-- Start Selection --

News / Science & Technology

    Journal: Life on Earth Will End in 1.75 to 3.25 Billion Years

    Loops, flares and eruptions on particularly active day on the sun.  As the sun ages, it will expand and the Earth will be too hot to support life. (Credit: NASA/Solar Dynamics Observatory)
    Loops, flares and eruptions on particularly active day on the sun. As the sun ages, it will expand and the Earth will be too hot to support life. (Credit: NASA/Solar Dynamics Observatory)

    Related Articles

    Video NASA Confirms Voyager 1 Has Left Solar System

    Probe was launched 36 years ago and is now 19 billion kilometers away from the sun

    New Exoplanet Spotted with Earth-based Telescope

    Scientists say planet is 57 light years away and four times the size of Jupiter

    'Super Earth' Exoplanet May Have Water Atmosphere

    Planet, detected by Japanese astronomers, is located 40 light years from Earth in constellation Ophiuchus
    VOA News
    The human race has 1.75 billion years – and maybe a lot more – to find a new home, according to a new study on how long habitable conditions will last on Earth.

    Researchers at the University of East Anglia (UEA) in Britain looked at exoplanets – planets outside our solar system – to come up with their estimate of how long Earth will be in the Sun’s “habitable zone.” This is the distance from a planet’s star at which temperatures are conducive to having liquid water on the surface, and therefore life as we know it.

    “We used stellar evolution models to estimate the end of a planet’s habitable lifetime by determining when it will no longer be in the habitable zone,” said Andrew Rushby, from UEA’s school of Environmental Sciences. “We estimate that Earth will cease to be habitable somewhere between 1.75 and 3.25 billion years from now. After this point, Earth will be in the ‘hot zone’ of the sun, with temperatures so high that the seas would evaporate. We would see a catastrophic and terminal extinction event for all life.”

    The findings also shed light on the potential for intelligent life elsewhere in the universe. Almost 1,000 planets outside our solar system have been identified so far by astronomers. 

    “The amount of habitable time on a planet is very important because it tells us about the potential for the evolution of complex life – which is likely to require a longer period of habitable conditions,” said Rushby.

-- End Selection --
-- Start Dataset content --

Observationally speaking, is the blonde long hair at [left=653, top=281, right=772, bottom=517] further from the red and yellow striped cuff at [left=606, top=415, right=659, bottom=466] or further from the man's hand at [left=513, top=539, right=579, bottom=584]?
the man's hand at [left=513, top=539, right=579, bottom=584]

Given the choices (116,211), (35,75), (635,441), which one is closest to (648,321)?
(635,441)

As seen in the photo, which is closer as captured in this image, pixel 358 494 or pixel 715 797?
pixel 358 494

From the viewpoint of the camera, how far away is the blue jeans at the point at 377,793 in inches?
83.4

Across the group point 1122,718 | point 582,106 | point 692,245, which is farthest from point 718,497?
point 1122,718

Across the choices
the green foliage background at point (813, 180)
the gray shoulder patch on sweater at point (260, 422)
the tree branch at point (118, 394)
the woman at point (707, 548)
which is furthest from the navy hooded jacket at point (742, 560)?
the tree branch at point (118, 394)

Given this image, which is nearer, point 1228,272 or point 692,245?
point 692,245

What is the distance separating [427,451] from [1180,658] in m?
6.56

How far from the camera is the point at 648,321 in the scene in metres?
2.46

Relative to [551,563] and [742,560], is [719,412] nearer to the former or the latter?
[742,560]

-- End Dataset content --

(Work instructions): Return everything from "Scientists say planet" down to "we know it." in the article on how long Earth will stay habitable.

(Problem solution):
Scientists say planet is 57 light years away and four times the size of Jupiter

    'Super Earth' Exoplanet May Have Water Atmosphere

    Planet, detected by Japanese astronomers, is located 40 light years from Earth in constellation Ophiuchus
    VOA News
    The human race has 1.75 billion years – and maybe a lot more – to find a new home, according to a new study on how long habitable conditions will last on Earth.

    Researchers at the University of East Anglia (UEA) in Britain looked at exoplanets – planets outside our solar system – to come up with their estimate of how long Earth will be in the Sun’s “habitable zone.” This is the distance from a planet’s star at which temperatures are conducive to having liquid water on the surface, and therefore life as we know it.